On Mon, 14 Feb 2005, Tore S Bekkedal wrote:
>> It attempted to load, but acted strangely, sucked tape into the
>> buffers (vacuum columns) then THWACK the tape, then go slack.
>
> That's the same thing happening with the NORD-10's drive. Although it
> fortunately cuts out in time, before harming the tape :)
Well I learned a lot when the servo motors were turned off: That
let me verify that the limit stops worked precisely right.
(For those not familiar with vacuum column tape buffers, there's a
deep rectangular box, open at one end. At the bottom of the box is
vacuum generated by a pump (a noisy pump). There's two boxes, one
upside down, for each reel. It sucks a loop of tape down into the
box. Picture a loop of tape sucked into the box, but held so that
it goes half way; it wants to suck all the way to the bottom of
course. Then...)
For each column, there's two limit (vacuum) switches, one near the
open end. The switch near the bottom should have vacuum on it
(tape blocks off the bottom of the box), the one at the top should
not (tape is sucked past the switch).
That's the limit stuff. The servo loop is actually
straightforward, sort-of. In addition to the limit switches, the
column has a row of small holes into the column box, which on the
backside go into a manifold; as the tape moves up and down the box
more or less holes are passed by the tape. The holes towards the
bottom of the box apply vacuum, the ones above the tape loop are
at atmospheric pressure. Therefore, given a whole bunch of givens
(pump capacity >> flow of the little holes, etc mostly static
physics) the amount of vacuum (OK pressure you pedants) in the
manifold is proportional to how far down the column the tape is!
Then there's this hokey-looking (but reliable) piston/lever/spring
thing that bends a strain guage, sniffing the vacuum manifold.
This produces a resistance proportional to the amount of tape in
the box.
This is the feedback for the 10-ampere at 12-volts opamp that
drives the tape motor. Linear! Heat! Tape-snapping torque! Dumb as
a bag of hammers. It really needs some fast and sensitive
current-limit (rate ramp-up) to avoid tape-snapping.
Its the sort of thing you make a microprocessor do. Ahem.

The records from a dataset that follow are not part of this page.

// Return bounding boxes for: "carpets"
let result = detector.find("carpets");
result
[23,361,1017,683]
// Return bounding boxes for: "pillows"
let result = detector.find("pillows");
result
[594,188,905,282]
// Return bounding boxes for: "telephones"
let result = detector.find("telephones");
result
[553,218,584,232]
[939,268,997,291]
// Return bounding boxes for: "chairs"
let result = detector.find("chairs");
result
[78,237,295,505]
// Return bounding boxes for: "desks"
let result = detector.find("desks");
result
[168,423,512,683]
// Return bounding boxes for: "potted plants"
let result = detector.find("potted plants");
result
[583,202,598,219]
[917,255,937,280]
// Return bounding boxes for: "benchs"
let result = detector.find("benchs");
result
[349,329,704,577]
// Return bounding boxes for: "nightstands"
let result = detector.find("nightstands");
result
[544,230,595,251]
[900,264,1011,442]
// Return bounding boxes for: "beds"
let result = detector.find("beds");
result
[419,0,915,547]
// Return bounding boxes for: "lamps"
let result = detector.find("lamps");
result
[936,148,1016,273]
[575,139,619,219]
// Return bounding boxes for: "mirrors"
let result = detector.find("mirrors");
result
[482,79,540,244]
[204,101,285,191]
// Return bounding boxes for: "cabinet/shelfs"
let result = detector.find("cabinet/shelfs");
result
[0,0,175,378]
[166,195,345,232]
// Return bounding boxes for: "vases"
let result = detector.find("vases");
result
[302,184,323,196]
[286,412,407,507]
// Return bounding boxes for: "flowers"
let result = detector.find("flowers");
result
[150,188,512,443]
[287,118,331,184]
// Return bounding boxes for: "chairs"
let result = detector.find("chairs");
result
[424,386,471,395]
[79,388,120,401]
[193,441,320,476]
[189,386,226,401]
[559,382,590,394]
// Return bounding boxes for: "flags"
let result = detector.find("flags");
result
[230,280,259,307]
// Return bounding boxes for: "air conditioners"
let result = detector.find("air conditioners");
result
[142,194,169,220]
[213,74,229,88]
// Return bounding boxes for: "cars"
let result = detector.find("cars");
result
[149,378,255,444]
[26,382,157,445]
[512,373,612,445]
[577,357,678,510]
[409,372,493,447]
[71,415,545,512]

Anyways, the point of this: I did not do this step, but you could:
manually arrange for the right amount of slack tape to fill the
buffers half way, and tape down one of the reels. UNPLUG THE
MOTORS from their drivers. Go through the "LOAD" sequence, with
one hand on the free reel, and position the tape into the columns
correctly. This is fairly easy.
Now you've isolated the free-reel's servo system for open-loop
testing: you can put a DVM on the feedback resistor strain guage
thingie and rock the free reel back and forth and see it produce
an error voltage.
Or better yet, put a "big" resistor in series with the motor to
limit it's torque to something absurdly low (so it won't tear all
the skin off you hand and snap the tape). The D.G. drive wouldn't
mind this, other designs might get upset. DG's tape servo is
simply a gargantuan discrete opamp, all linear and ceramic .1-ohm,
50-watt resistors. No PWM, no nothing! Many watts! Tres simple.
I wouldn't have known to do this at the time, but with the system
LOADed, and the reels taped down into place, motors off,
physically checking for vacuum leaks (pressing covers, wiggling
hoses, etc) would have produced a BIG feedback signal change.
This would have been Wrong and a big hint on what to fix.
Oh yeah, I forgot to say, the hoses that pressed onto the plastic
vacuum switches were stretched out and likely leaking; they were
loose, on and off. I cut off .25" and fixed that. It was an
accumulation of problems. The other end of the hose, that pressed
onto a brass nipple, was NOT stretched out, so it was a
plastic::plastic problem, probably one of them outgassing etc.